• **Your task**: Copy out every one of the records below word for word, with each line kept as it appears. Leave the pictures out of your copy.

• **Data supplied**:
- - -

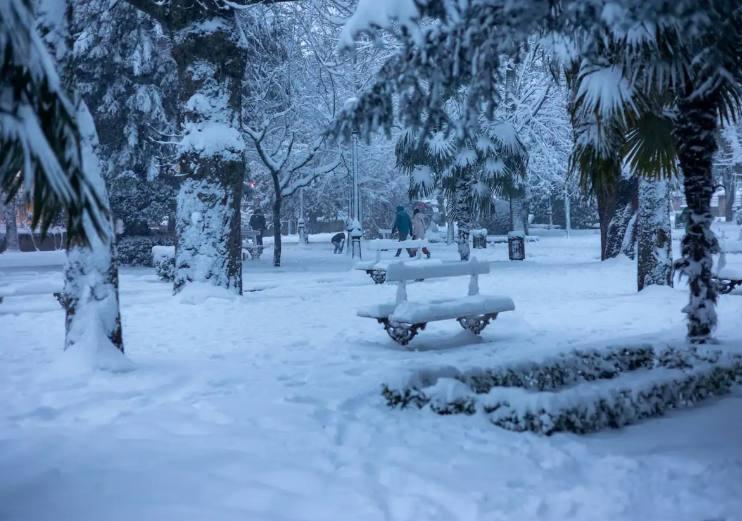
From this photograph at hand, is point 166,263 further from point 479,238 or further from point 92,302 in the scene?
point 479,238

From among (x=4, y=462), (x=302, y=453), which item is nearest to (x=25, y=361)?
(x=4, y=462)

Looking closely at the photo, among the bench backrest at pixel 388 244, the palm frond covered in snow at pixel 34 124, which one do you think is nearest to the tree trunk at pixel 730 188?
the bench backrest at pixel 388 244

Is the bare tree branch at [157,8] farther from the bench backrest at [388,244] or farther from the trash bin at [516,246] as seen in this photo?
the trash bin at [516,246]

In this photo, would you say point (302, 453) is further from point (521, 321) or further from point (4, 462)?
point (521, 321)

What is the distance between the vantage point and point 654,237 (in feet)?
40.8

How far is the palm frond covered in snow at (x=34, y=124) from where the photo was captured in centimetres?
244

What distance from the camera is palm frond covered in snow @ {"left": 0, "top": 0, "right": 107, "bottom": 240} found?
8.01 feet

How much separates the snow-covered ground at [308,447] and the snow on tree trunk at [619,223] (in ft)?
41.4

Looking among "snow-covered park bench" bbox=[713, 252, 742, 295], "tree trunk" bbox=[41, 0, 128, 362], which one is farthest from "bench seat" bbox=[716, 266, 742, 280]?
"tree trunk" bbox=[41, 0, 128, 362]

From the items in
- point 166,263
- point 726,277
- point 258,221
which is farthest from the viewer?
point 258,221

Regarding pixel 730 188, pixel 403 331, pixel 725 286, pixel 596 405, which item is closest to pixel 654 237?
pixel 725 286

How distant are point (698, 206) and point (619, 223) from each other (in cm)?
1497

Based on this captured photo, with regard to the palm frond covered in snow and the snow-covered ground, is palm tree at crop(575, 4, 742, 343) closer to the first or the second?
the snow-covered ground

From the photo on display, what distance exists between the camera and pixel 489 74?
387 cm
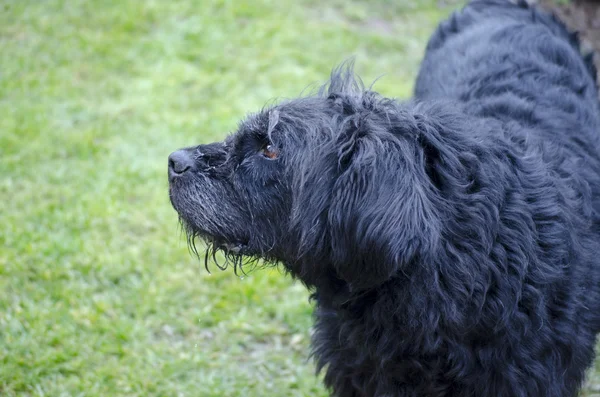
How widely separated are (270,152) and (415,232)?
73 centimetres

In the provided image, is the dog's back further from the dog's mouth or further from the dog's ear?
the dog's mouth

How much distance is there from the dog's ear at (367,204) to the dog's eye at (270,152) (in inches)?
6.7

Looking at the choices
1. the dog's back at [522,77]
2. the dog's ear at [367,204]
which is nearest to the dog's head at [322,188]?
the dog's ear at [367,204]

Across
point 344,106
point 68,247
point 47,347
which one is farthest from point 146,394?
point 344,106

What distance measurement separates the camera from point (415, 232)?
2.17 meters

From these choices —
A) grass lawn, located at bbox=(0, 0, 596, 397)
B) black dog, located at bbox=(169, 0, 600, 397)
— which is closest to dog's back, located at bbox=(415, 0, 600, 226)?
black dog, located at bbox=(169, 0, 600, 397)

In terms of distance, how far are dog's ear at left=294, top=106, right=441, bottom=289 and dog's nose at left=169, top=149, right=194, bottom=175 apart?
563 mm

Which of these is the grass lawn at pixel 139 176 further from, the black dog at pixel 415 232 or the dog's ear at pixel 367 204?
the dog's ear at pixel 367 204

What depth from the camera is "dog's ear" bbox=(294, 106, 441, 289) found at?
7.13 ft

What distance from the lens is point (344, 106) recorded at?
8.37 feet

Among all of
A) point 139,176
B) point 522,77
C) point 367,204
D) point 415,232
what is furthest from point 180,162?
point 139,176

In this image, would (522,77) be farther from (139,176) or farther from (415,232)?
(139,176)

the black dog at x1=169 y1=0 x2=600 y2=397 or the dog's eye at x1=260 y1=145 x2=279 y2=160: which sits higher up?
the dog's eye at x1=260 y1=145 x2=279 y2=160

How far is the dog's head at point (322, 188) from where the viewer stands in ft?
7.22
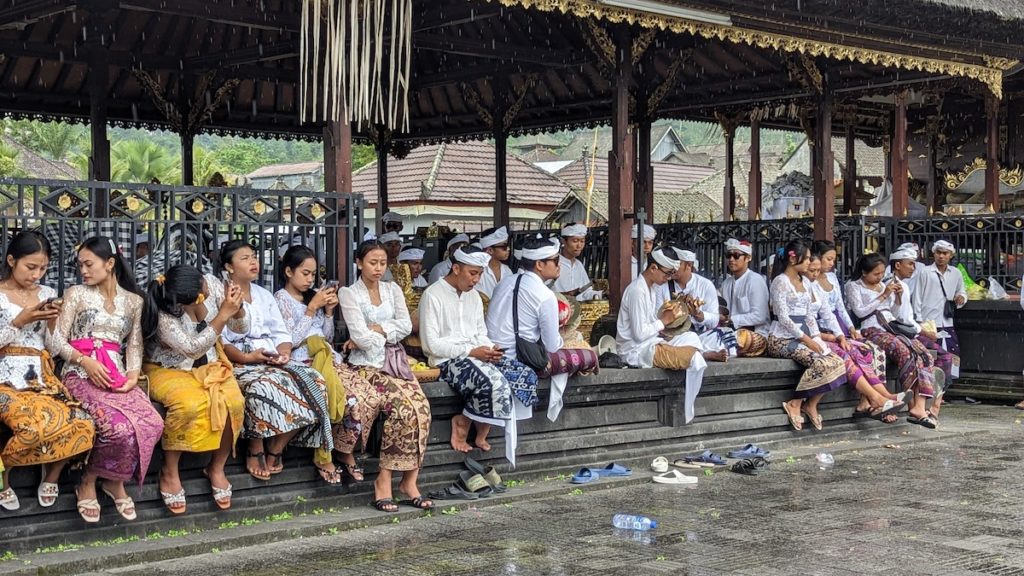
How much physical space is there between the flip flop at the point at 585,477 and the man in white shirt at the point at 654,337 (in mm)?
1228

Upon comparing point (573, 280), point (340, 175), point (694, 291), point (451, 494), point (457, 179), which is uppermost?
point (457, 179)

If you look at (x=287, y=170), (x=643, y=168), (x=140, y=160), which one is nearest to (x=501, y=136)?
(x=643, y=168)

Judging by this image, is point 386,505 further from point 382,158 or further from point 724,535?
point 382,158

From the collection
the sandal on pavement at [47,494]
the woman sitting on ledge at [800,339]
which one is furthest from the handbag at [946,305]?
the sandal on pavement at [47,494]

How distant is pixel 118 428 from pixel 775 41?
6963 millimetres

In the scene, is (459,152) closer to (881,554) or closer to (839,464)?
(839,464)

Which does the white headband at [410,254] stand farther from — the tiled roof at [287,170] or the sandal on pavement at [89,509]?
the tiled roof at [287,170]

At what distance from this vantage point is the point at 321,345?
7.73 metres

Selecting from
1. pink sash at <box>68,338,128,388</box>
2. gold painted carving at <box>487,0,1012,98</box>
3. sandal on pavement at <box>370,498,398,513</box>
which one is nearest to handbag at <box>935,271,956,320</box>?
gold painted carving at <box>487,0,1012,98</box>

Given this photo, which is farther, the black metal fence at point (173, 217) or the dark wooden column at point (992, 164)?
the dark wooden column at point (992, 164)

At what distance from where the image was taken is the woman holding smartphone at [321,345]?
7.50 m

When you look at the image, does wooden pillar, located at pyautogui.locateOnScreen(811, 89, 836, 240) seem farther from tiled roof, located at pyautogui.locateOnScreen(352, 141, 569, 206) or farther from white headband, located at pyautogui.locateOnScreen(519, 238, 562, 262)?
tiled roof, located at pyautogui.locateOnScreen(352, 141, 569, 206)

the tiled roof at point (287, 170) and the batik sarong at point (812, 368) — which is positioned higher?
the tiled roof at point (287, 170)

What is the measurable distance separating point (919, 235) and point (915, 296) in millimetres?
1231
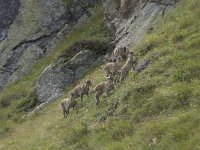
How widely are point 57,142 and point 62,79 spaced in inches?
574

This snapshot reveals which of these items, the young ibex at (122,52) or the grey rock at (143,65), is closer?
the grey rock at (143,65)

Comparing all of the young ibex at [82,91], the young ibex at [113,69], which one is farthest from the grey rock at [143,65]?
the young ibex at [82,91]

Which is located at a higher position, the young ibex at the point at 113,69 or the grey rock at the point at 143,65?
the grey rock at the point at 143,65

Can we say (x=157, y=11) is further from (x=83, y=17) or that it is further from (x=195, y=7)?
(x=83, y=17)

- - -

• **Reply**:
From this photograph at hand, is point 166,263 further from point 479,238 or further from point 92,302 in the scene?
point 479,238

From among (x=4, y=462), (x=302, y=453), which item is nearest to (x=25, y=361)?
(x=4, y=462)

Looking closely at the photo, among the bench backrest at pixel 388 244, the palm frond covered in snow at pixel 34 124, which one do you think is nearest to the tree trunk at pixel 730 188?
the bench backrest at pixel 388 244

Is the bare tree branch at [157,8] farther from the bench backrest at [388,244] or farther from the trash bin at [516,246] as seen in this photo?
the trash bin at [516,246]

In this photo, would you say point (302, 453) is further from point (521, 321) or further from point (4, 462)?
point (521, 321)

What is the distance between the vantage point and point 654,237 (in feet)?
40.8

How far is the palm frond covered in snow at (x=34, y=124) from where the photo was captured in centimetres?
244

What distance from the camera is palm frond covered in snow @ {"left": 0, "top": 0, "right": 107, "bottom": 240} found?
8.01 feet

How much separates the snow-covered ground at [308,447] and the snow on tree trunk at [619,223] (in ft)?
41.4

Looking among "snow-covered park bench" bbox=[713, 252, 742, 295], "tree trunk" bbox=[41, 0, 128, 362], which one is farthest from "bench seat" bbox=[716, 266, 742, 280]?
"tree trunk" bbox=[41, 0, 128, 362]

From the items in
- point 166,263
- point 726,277
- point 258,221
which is farthest from the viewer?
point 258,221

Regarding pixel 730 188, pixel 403 331, pixel 725 286, pixel 596 405, which item is closest to pixel 654 237?
pixel 725 286

How distant are point (698, 206) and point (619, 223) from each other (in cm)?
1497

Based on this captured photo, with regard to the palm frond covered in snow and the snow-covered ground, is palm tree at crop(575, 4, 742, 343) closer to the first or the second?
the snow-covered ground

From the photo on display, what distance exists between the camera and pixel 489 74?
387 cm
How widely separated are (270,152) and (415,232)?
73 centimetres

In the provided image, is the dog's back further from the dog's mouth or further from the dog's ear?
the dog's mouth

How much distance is there from the dog's ear at (367,204) to the dog's eye at (270,152) (in inches)?
6.7

Looking at the choices
1. the dog's back at [522,77]
2. the dog's ear at [367,204]
which is nearest to the dog's head at [322,188]?
the dog's ear at [367,204]

Across
point 344,106
point 68,247
point 47,347
which one is farthest from point 146,394?
point 344,106

What distance measurement separates the camera from point (415, 232)?
2.17 meters

From these choices —
A) grass lawn, located at bbox=(0, 0, 596, 397)
B) black dog, located at bbox=(169, 0, 600, 397)
— which is closest to dog's back, located at bbox=(415, 0, 600, 226)?
black dog, located at bbox=(169, 0, 600, 397)

In terms of distance, how far are dog's ear at left=294, top=106, right=441, bottom=289 and dog's nose at left=169, top=149, right=194, bottom=175 apart?
563 mm

Which of these is the grass lawn at pixel 139 176 further from, the black dog at pixel 415 232 or the dog's ear at pixel 367 204?
the dog's ear at pixel 367 204

What depth from the camera is "dog's ear" bbox=(294, 106, 441, 289) found at?
7.13 ft

What distance from the lens is point (344, 106) recorded at?
8.37 feet

Among all of
A) point 139,176
B) point 522,77
C) point 367,204
D) point 415,232
what is furthest from point 180,162?
point 139,176

In this image, would (522,77) be farther from (139,176) or farther from (415,232)?
(139,176)

the black dog at x1=169 y1=0 x2=600 y2=397 or the dog's eye at x1=260 y1=145 x2=279 y2=160: which sits higher up?
the dog's eye at x1=260 y1=145 x2=279 y2=160

How far is the dog's head at point (322, 188) from where the viewer stands in ft?
7.22
How much physical space is there between the flip flop at the point at 585,477 and the man in white shirt at the point at 654,337 (in mm)?
1228

Upon comparing point (573, 280), point (340, 175), point (694, 291), point (451, 494), point (457, 179), which is uppermost?
point (457, 179)

If you look at (x=287, y=170), (x=643, y=168), (x=140, y=160), which one is nearest to (x=501, y=136)?
(x=643, y=168)

Judging by this image, is point 386,505 further from point 382,158 or further from point 724,535?
point 382,158

From the collection
the sandal on pavement at [47,494]
the woman sitting on ledge at [800,339]
which one is furthest from the handbag at [946,305]?
the sandal on pavement at [47,494]

How distant is pixel 118 428 from pixel 775 41?
6963 millimetres

In the scene, is (459,152) closer to (881,554) or closer to (839,464)?
(839,464)

Which does the white headband at [410,254] stand farther from — the tiled roof at [287,170] or the sandal on pavement at [89,509]?
the tiled roof at [287,170]

At what distance from this vantage point is the point at 321,345?
7.73 metres

Selecting from
1. pink sash at <box>68,338,128,388</box>
2. gold painted carving at <box>487,0,1012,98</box>
3. sandal on pavement at <box>370,498,398,513</box>
which one is nearest to handbag at <box>935,271,956,320</box>?
gold painted carving at <box>487,0,1012,98</box>

Given this photo, which is farther, the black metal fence at point (173, 217) or the dark wooden column at point (992, 164)?
the dark wooden column at point (992, 164)

At what distance from where the image was taken is the woman holding smartphone at [321,345]?
7.50 m

When you look at the image, does wooden pillar, located at pyautogui.locateOnScreen(811, 89, 836, 240) seem farther from tiled roof, located at pyautogui.locateOnScreen(352, 141, 569, 206) or farther from white headband, located at pyautogui.locateOnScreen(519, 238, 562, 262)?
tiled roof, located at pyautogui.locateOnScreen(352, 141, 569, 206)

the tiled roof at point (287, 170) and the batik sarong at point (812, 368) — which is positioned higher?
the tiled roof at point (287, 170)

What is the measurable distance separating point (919, 235) and point (915, 296) in millimetres?
1231
How widely are point 57,142 and point 62,79 spaced in inches?
574

This snapshot reveals which of these items, the young ibex at (122,52) or the grey rock at (143,65), is closer?
the grey rock at (143,65)

Comparing all of the young ibex at [82,91], the young ibex at [113,69], which one is farthest from the grey rock at [143,65]?
the young ibex at [82,91]

Which is located at a higher position, the young ibex at the point at 113,69 or the grey rock at the point at 143,65?
the grey rock at the point at 143,65

Can we say (x=157, y=11) is further from (x=83, y=17) or that it is further from (x=195, y=7)?
(x=83, y=17)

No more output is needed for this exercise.